Specific immune patterns in metastases determine the success of therapy
Important step towards a more precise, biomarker-guided therapy for metastatic renal cell carcinoma
Today, metastatic renal cell carcinoma is increasingly being treated with immunotherapies. But which patients actually benefit from this treatment? This question could not be answered reliably until now. Researchers at the University Hospitals of Würzburg and Erlangen have now made a decisive discovery with the help of high-resolution spatial transcriptomics technologies: It is not the characteristics of the original kidney tumor, but specific immune patterns in the metastases that are decisive for the success of the therapy. The results have now been published in the renowned Journal for ImmunoTherapy of Cancerpublished.
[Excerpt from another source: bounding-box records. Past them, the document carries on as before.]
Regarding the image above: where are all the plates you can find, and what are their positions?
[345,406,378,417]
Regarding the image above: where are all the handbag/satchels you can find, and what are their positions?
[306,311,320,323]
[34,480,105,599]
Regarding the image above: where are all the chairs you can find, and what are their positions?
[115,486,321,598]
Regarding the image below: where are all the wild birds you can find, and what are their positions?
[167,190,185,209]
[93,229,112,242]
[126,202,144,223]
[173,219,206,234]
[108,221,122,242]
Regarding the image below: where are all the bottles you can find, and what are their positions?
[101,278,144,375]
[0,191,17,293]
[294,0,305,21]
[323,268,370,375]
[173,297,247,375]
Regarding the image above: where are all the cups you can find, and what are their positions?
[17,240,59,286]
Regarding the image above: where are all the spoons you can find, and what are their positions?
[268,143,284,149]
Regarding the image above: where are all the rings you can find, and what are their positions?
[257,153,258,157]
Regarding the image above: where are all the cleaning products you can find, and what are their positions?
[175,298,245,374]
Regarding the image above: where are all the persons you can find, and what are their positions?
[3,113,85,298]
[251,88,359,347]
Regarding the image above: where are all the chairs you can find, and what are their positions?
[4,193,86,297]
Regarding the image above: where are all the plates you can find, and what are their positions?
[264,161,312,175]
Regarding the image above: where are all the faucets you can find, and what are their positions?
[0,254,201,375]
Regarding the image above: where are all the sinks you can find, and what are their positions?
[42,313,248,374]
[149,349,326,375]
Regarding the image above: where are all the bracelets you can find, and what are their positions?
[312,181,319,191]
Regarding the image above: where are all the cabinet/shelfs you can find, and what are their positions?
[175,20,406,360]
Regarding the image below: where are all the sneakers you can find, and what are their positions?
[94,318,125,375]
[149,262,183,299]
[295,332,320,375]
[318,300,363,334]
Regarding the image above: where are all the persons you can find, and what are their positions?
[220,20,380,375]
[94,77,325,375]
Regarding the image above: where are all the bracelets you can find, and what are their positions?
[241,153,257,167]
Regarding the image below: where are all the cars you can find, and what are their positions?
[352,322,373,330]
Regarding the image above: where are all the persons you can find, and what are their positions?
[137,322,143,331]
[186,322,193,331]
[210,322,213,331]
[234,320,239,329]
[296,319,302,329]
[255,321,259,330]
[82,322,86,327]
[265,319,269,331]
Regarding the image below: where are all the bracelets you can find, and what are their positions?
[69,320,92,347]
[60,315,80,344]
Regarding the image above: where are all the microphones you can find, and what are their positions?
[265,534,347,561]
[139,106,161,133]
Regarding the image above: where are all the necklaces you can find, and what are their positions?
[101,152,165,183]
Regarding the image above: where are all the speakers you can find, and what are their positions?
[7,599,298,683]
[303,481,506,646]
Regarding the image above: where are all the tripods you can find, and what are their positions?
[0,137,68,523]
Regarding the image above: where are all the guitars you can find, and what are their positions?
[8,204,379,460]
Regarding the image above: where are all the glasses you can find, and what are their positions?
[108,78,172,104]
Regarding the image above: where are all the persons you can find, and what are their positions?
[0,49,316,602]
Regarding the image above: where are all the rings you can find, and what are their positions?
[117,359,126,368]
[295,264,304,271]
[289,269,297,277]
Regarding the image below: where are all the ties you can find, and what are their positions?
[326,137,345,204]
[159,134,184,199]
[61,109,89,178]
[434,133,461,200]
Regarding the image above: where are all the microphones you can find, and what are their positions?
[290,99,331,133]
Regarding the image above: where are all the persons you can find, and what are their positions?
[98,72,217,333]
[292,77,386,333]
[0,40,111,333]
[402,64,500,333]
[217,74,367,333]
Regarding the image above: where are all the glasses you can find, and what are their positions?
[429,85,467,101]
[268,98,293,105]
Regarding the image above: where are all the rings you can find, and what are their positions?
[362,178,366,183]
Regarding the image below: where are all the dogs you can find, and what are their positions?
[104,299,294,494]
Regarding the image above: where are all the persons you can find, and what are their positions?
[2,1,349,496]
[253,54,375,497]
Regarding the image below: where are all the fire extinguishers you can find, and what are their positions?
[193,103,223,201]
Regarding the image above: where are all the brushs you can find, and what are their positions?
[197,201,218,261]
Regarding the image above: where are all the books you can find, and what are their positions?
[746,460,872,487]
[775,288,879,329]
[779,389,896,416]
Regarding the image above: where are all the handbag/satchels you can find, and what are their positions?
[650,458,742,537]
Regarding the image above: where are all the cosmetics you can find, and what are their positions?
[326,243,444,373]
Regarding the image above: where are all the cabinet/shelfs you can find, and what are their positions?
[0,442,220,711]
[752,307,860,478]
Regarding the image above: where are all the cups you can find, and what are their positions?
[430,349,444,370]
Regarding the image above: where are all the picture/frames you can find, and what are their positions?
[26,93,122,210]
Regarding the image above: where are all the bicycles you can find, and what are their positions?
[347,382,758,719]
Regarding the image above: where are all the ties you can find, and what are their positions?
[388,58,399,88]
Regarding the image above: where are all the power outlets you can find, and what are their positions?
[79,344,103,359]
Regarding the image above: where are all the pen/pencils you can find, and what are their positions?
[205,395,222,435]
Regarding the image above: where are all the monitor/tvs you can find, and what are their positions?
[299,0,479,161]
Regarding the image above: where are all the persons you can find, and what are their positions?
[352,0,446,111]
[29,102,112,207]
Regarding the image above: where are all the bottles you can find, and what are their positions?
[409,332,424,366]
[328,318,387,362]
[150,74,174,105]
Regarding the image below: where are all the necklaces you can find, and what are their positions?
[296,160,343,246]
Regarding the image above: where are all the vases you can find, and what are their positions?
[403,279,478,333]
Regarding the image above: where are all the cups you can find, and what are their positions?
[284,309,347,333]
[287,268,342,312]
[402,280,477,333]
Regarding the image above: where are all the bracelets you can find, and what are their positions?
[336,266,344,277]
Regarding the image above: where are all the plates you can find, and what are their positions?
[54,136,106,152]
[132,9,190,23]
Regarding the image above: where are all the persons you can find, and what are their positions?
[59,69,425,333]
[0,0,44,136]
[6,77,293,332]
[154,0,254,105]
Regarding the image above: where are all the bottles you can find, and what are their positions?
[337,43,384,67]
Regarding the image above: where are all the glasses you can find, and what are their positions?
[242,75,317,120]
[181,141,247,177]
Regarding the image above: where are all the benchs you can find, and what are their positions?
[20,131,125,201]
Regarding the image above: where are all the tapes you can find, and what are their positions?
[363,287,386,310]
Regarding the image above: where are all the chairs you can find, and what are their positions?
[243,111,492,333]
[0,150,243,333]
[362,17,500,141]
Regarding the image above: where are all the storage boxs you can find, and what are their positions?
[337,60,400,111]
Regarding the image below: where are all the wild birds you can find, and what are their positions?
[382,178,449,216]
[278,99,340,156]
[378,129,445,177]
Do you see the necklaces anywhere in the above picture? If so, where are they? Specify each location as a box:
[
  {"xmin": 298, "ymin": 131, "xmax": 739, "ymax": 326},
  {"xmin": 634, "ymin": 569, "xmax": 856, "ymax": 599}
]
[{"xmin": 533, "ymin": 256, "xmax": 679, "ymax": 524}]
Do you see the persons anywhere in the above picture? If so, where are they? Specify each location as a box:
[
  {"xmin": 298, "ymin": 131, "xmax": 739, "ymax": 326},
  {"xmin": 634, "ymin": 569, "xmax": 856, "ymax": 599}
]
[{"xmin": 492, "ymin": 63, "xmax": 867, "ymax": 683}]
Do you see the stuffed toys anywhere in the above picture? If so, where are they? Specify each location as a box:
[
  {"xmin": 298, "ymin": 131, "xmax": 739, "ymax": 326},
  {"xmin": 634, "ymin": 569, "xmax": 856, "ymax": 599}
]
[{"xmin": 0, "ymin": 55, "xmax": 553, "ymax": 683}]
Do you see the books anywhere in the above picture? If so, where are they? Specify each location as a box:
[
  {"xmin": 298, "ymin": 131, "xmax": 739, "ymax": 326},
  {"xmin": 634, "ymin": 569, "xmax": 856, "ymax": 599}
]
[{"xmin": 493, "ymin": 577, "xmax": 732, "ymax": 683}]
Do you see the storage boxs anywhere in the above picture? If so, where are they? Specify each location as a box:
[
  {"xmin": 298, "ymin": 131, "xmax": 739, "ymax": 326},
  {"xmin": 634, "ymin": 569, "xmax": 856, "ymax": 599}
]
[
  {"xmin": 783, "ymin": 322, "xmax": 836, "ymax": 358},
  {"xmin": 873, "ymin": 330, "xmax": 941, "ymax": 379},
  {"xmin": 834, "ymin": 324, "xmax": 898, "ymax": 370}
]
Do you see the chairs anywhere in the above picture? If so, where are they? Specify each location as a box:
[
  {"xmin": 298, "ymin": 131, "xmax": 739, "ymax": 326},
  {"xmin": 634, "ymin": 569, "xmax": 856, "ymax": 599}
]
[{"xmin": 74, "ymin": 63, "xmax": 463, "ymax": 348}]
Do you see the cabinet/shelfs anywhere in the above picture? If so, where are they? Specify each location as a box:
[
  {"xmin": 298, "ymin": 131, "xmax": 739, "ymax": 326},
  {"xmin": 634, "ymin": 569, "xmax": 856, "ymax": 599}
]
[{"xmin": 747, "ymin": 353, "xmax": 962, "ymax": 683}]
Renal cell carcinoma is the most common form of kidney cancer in adults. It develops in the cells of the renal tubules and can spread to other organs such as the lungs, liver or bones in advanced stages. Thanks to modern immunotherapies, the prognosis has improved significantly - many patients can now live with the disease for several years. However, one in five patients does not respond at all to first-line treatment with immune checkpoint inhibitors, and in a further 20 percent the cancer becomes active again within the first year.
"The selection of first-line therapy is currently mainly based on a clinical risk assessment that takes into account the course of the disease, laboratory values and general condition," explains Dr. Charis Kalogirou, Managing Senior Physician at the Clinic and Polyclinic for Urology and Pediatric Urology at the University Hospital of Würzburg (UKW). "However, there is increasing evidence that the response to treatment depends more on the nature of the tumor and the spatial and cellular complexity of the tumor microenvironment than on the clinical risk."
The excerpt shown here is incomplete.